Es necesario también buscar alternativas financieras a la PAC para hacer gestión y conservación en medio agrario.

Es necesaria una Estrategia de Conservación de hábitats y especies esteparias a nivel nacional, y que sea preceptiva una coordinación de las actuaciones desarrolladas en distintas CCAA con el fin de desarrollar un Plan a nivel nacional.

Es necesario implementar un seguimiento nacional de aguilucho cenizo y pálido en Portugal, para que existan estimas de la población de estas especies que anida en el país y sea conocida su evolución temporal.
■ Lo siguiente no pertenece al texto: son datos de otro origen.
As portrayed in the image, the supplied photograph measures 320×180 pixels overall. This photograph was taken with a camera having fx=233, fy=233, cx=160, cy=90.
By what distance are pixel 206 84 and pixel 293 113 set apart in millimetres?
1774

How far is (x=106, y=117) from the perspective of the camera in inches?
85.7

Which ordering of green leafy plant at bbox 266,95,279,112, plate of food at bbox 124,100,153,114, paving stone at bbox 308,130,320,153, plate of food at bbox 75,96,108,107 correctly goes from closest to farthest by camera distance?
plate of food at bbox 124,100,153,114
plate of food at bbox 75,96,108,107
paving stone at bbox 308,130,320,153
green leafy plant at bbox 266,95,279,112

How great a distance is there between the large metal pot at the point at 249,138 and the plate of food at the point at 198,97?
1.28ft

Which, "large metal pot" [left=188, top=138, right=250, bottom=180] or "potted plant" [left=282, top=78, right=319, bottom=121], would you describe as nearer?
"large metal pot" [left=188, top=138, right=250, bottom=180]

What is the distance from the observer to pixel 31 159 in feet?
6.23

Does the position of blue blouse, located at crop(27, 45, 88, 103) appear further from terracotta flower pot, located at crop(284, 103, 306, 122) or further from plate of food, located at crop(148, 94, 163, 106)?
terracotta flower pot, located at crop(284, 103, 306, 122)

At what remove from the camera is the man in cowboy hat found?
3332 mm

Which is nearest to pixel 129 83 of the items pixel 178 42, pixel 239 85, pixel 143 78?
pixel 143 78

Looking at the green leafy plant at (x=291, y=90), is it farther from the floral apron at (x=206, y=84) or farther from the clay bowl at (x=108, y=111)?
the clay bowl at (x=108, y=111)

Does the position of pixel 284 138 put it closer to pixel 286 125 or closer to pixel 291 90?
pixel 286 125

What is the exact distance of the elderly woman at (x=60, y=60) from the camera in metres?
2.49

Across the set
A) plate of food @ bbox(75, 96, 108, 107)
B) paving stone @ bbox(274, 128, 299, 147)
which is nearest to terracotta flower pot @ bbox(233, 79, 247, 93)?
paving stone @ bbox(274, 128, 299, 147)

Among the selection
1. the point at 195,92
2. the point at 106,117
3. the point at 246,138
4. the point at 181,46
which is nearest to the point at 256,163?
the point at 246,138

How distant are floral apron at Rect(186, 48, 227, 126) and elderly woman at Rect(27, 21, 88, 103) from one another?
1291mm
Finalmente, es necesario seguir trabajando a nivel internacional para integrar información y gestión en zonas de invernada de estas especies.

Realizar una cartografía de zonas de alto valor ambiental para la conservación de las aves esteparias en las que realizar actuaciones para preservarlas. No será necesario que coincidan con otras figuras de protección establecidas en el territorio.

El Grupo Ibérico de Aguiluchos (GIA) entiende que estamos ante una situación muy preocupantes en la evolución de las especies, por lo que se tratará de coordinar actuaciones en los territorios manteniendo las características particulares de cada uno de ellos, como una organización que tratará de actuar ante las Administraciones Públicas (Estatal, Autonómica o Local) para que se cumplan las normativas vigentes, con el fin de mantener unos niveles poblacionales que garanticen la conservación de los aguiluchos en concreto y de las aves esteparias en general, y no pasen a ser especies mitológicas.